Why Your Database Has Too Many Indexes: The Write Amplification Tax Nobody Measures

Applies toPostgreSQL (all versions), MySQL, SQLiteKey viewspg_stat_user_indexes, pg_stat_user_tablesThe problemIndexes you create for reads make your writes progressively slower

Every index on a table is a separate data structure that needs to be kept consistent with the table. Insert a row, and every index on that table gets an entry. Update an indexed column, and the old entry gets removed and a new one gets added. Delete a row, and every index loses its entry. The cost of maintaining indexes doesn't appear in slow query logs, doesn't show up obviously in EXPLAIN output, and rarely appears in the places developers look for write performance problems. It compounds quietly across every INSERT, UPDATE, and DELETE.

Building in public at builds.anethoth.com — proof that a product is really being built.

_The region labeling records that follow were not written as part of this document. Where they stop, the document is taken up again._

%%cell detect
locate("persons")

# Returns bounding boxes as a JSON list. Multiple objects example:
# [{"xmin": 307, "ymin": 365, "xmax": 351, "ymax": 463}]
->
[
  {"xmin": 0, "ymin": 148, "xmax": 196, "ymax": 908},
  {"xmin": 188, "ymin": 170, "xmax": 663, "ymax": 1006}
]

Measuring write amplification with pg_stat_user_tables

SELECT
  relname,
  n_tup_ins,
  n_tup_upd,
  n_tup_hot_upd,
  n_tup_del,
  -- HOT update rate: updates that avoided index maintenance
  round(n_tup_hot_upd::numeric / nullif(n_tup_upd, 0) * 100, 1) AS hot_pct
FROM pg_stat_user_tables
WHERE n_tup_upd > 0
ORDER BY n_tup_ins DESC
LIMIT 20;

The n_tup_hot_upd column is the signal. HOT updates (Heap-Only Tuple updates) are updates that Postgres can perform without touching any indexes — the updated tuple stays on the same page as the old one, and the old one just gets a pointer to the new one. HOT updates are only possible when no indexed column is changed. If you have fifteen indexes on a table and you update one column that's covered by even one of those indexes, you cannot HOT update — Postgres must update every index that covers the changed column.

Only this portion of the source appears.